- District location in Mozambique
- Country: Mozambique
- Province: Cabo Delgado Province
- Capital: Quissanga

Area
- • Total: 2,150 km^{2} (830 sq mi)

Population (2015)
- • Total: 40,486
- • Density: 18.8/km^{2} (48.8/sq mi)
- Time zone: UTC+3 (EAT)

= Quissanga District =

Quissanga District is a district of Cabo Delgado Province in northern Mozambique. It covers 2118 km2 with a population of 50,259 as of 2017.

== Insurgency ==
Quissanga District has been impacted by the Insurgency in Cabo Delgado, with the district's eponymous town of Quissanga being captured by insurgents in 2020. Local residents have reported insurgents in the area committing acts of indiscriminate attacks, torture, arson, and the use of child soldiers. As a result, a number of people once residing in Quissanga District have become internally displaced persons, fleeing to other regions, such as Pemba and Metuge.

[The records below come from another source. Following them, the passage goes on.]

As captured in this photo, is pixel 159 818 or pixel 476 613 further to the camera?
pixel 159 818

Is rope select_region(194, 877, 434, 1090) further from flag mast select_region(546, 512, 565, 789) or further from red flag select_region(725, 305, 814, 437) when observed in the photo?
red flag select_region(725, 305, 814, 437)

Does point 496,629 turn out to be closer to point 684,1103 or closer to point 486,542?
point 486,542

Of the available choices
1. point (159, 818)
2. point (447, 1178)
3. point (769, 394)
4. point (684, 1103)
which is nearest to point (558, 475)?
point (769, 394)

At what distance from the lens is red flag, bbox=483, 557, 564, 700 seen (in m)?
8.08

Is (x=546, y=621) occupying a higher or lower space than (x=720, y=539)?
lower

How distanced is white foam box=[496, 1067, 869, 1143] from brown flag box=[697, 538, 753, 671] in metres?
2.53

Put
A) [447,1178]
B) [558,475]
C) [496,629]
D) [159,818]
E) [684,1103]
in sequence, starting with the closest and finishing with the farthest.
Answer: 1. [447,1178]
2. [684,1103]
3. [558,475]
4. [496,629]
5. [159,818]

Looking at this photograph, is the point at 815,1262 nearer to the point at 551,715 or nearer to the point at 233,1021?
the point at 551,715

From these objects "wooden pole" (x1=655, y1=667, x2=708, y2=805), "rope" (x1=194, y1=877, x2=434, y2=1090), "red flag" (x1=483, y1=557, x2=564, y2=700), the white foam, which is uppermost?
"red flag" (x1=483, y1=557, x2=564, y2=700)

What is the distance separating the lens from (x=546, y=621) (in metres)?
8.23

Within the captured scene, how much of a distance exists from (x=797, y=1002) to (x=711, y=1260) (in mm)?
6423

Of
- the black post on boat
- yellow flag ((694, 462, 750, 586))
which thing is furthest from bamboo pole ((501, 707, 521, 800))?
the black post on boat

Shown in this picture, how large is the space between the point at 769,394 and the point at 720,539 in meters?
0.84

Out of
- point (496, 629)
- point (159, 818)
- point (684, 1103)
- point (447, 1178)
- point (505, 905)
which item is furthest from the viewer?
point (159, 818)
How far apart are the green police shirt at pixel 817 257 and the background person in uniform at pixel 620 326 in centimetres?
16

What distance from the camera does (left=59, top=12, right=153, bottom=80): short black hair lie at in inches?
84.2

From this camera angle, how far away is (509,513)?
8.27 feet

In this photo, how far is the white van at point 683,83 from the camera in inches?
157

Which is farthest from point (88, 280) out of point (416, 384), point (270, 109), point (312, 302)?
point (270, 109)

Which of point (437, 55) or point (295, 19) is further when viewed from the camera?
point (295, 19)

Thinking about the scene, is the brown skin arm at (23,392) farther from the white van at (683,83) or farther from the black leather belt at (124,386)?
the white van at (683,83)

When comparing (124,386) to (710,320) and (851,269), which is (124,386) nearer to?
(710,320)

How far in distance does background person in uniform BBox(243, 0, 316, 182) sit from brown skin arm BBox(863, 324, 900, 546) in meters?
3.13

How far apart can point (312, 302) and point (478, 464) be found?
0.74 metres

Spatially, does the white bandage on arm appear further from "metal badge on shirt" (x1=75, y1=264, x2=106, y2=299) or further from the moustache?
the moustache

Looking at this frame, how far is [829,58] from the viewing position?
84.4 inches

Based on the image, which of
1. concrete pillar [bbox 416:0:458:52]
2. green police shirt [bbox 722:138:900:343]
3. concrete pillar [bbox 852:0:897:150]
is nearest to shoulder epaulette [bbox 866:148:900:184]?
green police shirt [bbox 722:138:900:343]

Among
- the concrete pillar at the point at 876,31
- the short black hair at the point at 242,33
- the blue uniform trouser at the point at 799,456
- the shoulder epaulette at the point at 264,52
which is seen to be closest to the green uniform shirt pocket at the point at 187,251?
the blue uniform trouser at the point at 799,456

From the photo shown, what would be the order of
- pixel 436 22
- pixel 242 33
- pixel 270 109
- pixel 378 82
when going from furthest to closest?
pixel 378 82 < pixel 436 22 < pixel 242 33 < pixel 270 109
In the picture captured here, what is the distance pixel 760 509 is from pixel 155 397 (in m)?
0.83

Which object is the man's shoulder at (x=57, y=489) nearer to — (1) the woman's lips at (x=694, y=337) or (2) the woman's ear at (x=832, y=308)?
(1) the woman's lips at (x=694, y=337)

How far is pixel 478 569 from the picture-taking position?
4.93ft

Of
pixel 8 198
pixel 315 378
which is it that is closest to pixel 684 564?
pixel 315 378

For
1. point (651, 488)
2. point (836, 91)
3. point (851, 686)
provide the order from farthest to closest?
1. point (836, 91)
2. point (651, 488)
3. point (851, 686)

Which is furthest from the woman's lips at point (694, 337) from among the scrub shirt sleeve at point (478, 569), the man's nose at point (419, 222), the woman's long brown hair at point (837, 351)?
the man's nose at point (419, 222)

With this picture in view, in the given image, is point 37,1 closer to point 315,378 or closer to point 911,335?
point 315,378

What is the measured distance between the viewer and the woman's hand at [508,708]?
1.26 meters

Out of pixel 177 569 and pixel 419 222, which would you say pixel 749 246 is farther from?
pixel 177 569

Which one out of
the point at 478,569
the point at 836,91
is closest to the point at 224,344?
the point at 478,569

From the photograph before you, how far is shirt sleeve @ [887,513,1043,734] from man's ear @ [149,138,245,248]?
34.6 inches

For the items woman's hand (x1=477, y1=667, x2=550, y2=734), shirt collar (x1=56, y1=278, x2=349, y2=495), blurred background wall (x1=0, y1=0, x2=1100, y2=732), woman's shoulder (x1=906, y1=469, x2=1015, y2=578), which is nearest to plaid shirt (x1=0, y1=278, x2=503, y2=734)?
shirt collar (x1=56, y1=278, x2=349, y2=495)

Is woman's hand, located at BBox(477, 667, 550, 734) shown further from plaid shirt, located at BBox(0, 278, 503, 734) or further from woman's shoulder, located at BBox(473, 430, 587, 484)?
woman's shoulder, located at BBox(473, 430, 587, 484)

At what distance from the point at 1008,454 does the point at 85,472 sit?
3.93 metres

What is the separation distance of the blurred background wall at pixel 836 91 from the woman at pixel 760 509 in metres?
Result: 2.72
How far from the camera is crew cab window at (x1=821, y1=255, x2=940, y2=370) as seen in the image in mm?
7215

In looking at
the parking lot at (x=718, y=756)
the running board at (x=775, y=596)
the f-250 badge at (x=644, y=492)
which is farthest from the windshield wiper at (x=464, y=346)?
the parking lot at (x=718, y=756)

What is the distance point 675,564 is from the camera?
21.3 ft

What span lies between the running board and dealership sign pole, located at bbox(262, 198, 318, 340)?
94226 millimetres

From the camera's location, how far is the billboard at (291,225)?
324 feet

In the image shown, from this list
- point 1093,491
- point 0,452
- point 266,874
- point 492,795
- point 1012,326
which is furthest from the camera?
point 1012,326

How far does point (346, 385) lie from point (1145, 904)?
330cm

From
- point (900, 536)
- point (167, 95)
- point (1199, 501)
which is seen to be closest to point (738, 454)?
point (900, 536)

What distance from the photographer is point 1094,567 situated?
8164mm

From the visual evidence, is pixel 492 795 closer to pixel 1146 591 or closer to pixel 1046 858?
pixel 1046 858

As of March 2021, Quissanga District was inaccessible to United Nations officials due to the unrest.

== Demographics ==

According to Mozambique's 2017 census, Quissanga District has a population of 50,259. Of this population, there are 24,517 males, 25,742 females, 23,435 people aged 14 and under, 24,746 people aged 15 to 64, and 2,078 people aged 65 and up.